Add a statistical table to a graph that contains many box plots
You can use the INSETGROUP statement in PROC BOXPLOT to specify statistics that you want to display under each box plot. For example, the following syntax displays the number of high schools in each district and the median of the schools' SAT scores. The WHERE clause filters the data so that the graph shows only the largest school districts (those with seven or more high schools).
ods graphics / width=700px height=480px; title "Average SAT Scores for Large NC School Districts"; proc boxplot data=SATSortMerge; where _FREQ_ >= 7; /* restrict to large school districts */ plot Total*DistrictAbbr / grid odstitle=title nohlabel boxstyle=schematicID vaxis=800 to 1450 by 50; insetgroup Q2 N; run;
The graph shows schematic box plots for 18 large school districts. The districts are sorted according to the median value of the schools' SAT scores. The INSETGROUP statement creates a table inside the graph. The table shows the number of schools in each district and gives the median score for the district. The INSETGROUP statement can display many other statistics such as the mean, standard deviation, minimum value, and maximum value for each district.
Automatically create panels of box plots
One of the coolest features of PROC BOXPLOT is that it will automatically create a panel of box plots. It is difficult to visualize all 115 NC school districts in a single graph. The graph would be very wide (or tall) and the labels for the school districts would potentially collide. However, PROC BOXPLOT will split the display into a panel, which is extremely convenient if you plan to print the graphs on a piece of paper.
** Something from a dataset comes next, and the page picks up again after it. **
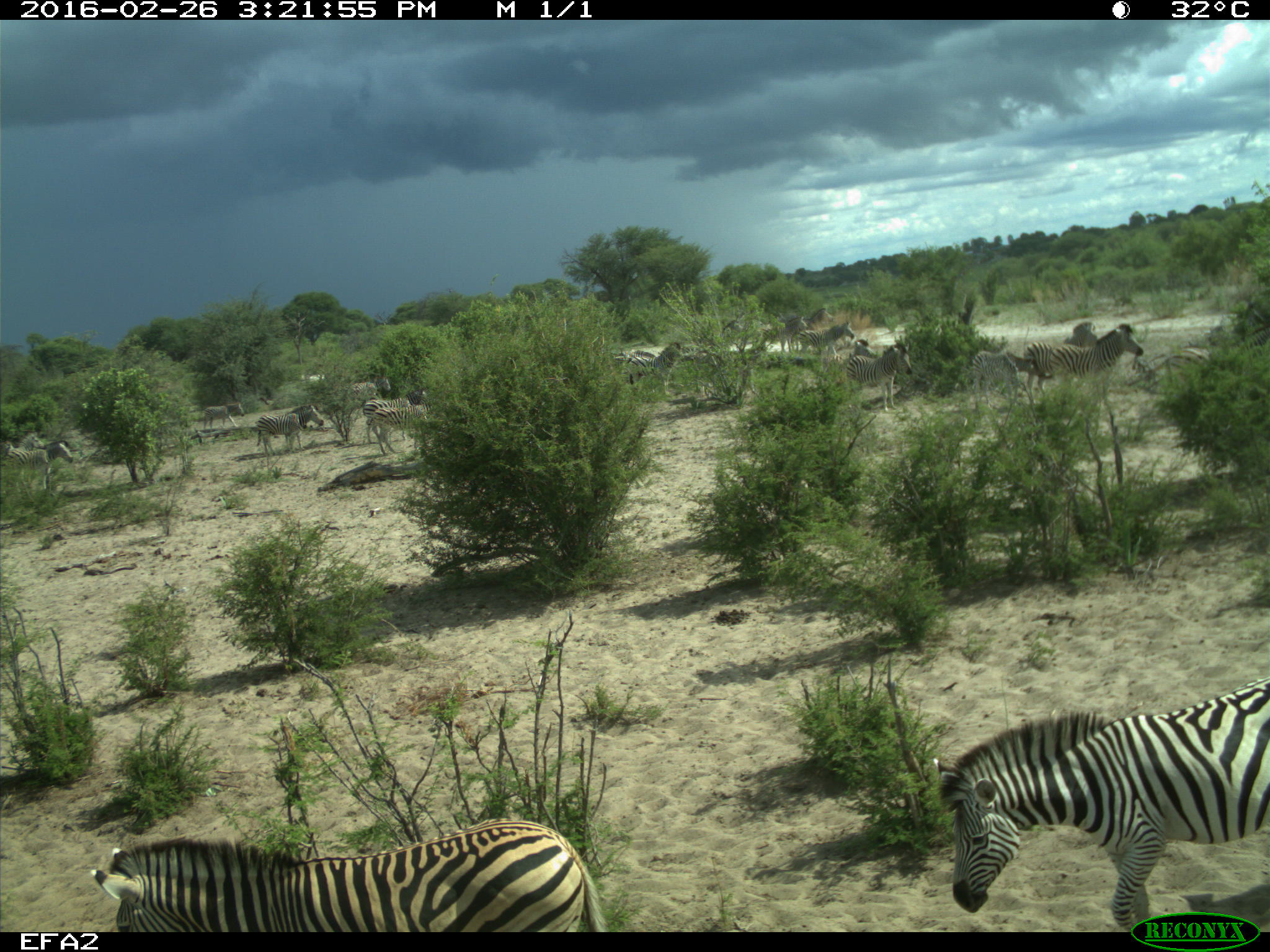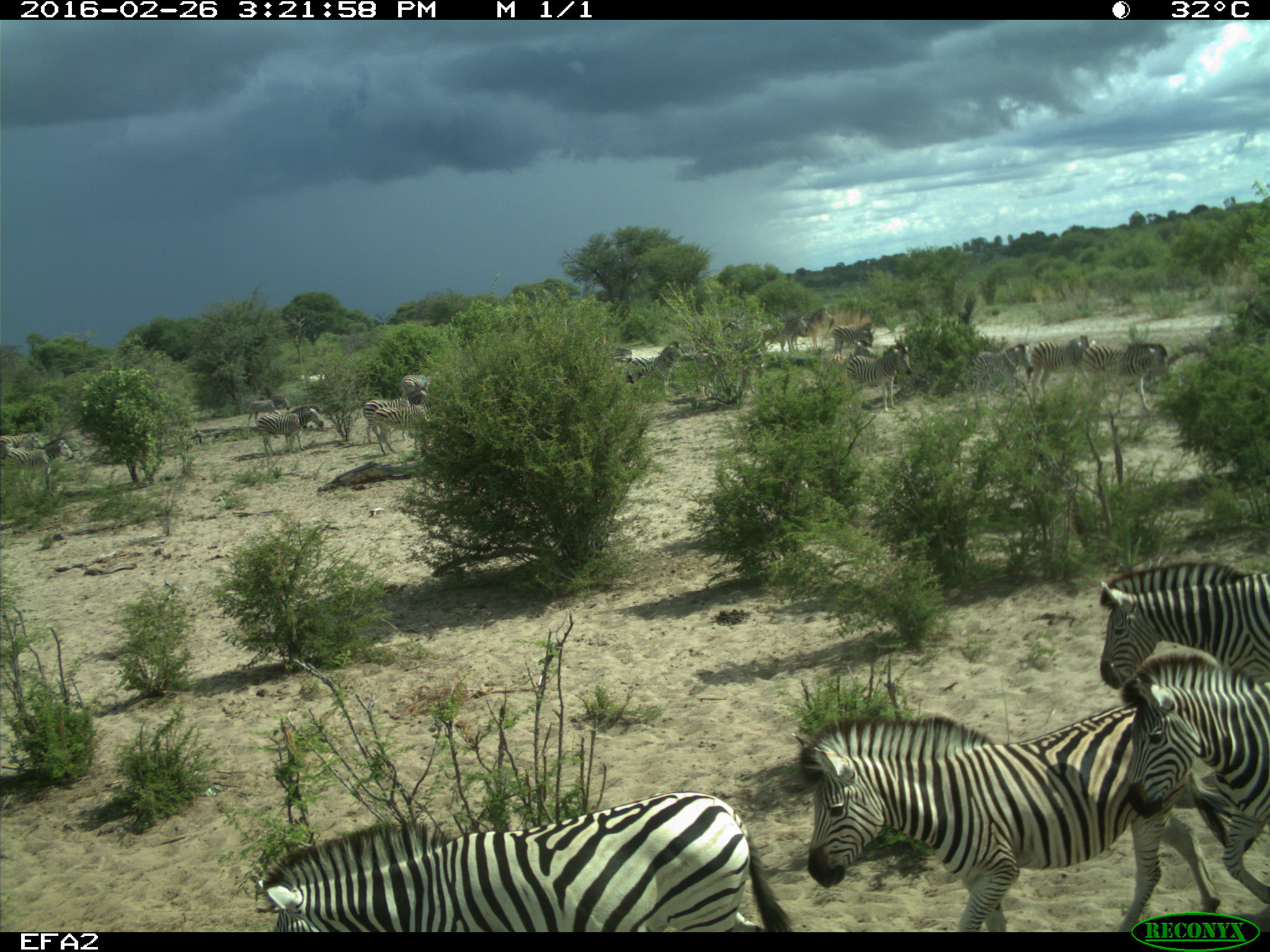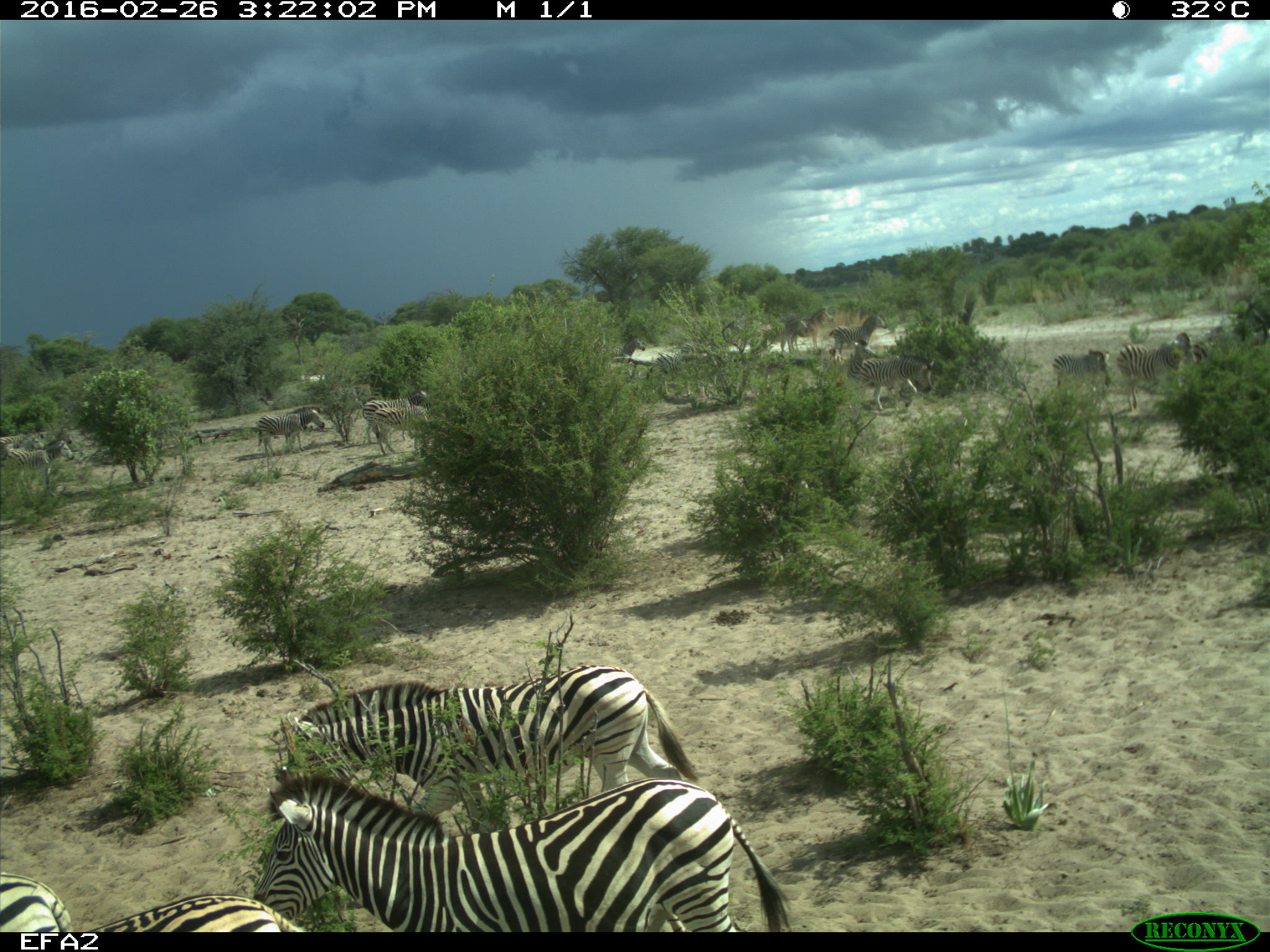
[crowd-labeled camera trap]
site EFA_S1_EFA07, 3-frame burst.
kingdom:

For example, the following call to PROC BOXPLOT results in box plots for 115 school districts. The procedure splits these box plots across a panel that contains five graphs and plots 23 box plots in each graph. Notice that I do not have to specify the number of graphs: the procedure uses the data to make an intelligent decision. To save space in this blog post, I omit three of the graphs and only show the first and last graphs:
ods graphics / width=640px height=400px; title "Average SAT Scores for NC School Districts"; proc boxplot data=SATSortMerge; plot Total*DistrictAbbr / grid odstitle=title nohlabel boxstyle=schematicID vaxis=800 to 1450 by 50; run;
Because the districts are ordered by the median SAT score, the first plot shows the school districts with high SAT scores and the last plot shows districts with lower SAT scores. Districts that have only one school are shown as a diamond (the mean value) with a line through it (the median value). Districts that have two or three schools are shown as a box without whiskers. For larger school districts, the box plots show a schematic representation of the distribution of the schools' SAT scores.
In summary, PROC BOXPLOT has several useful features for plotting many box plots. This article shows that you can use the INSETGROUP statement to easily add a table of descriptive statistics to the graph. The procedure also automatically creates a panel of graphs so that you can more easily look at dozens or hundreds of box plots.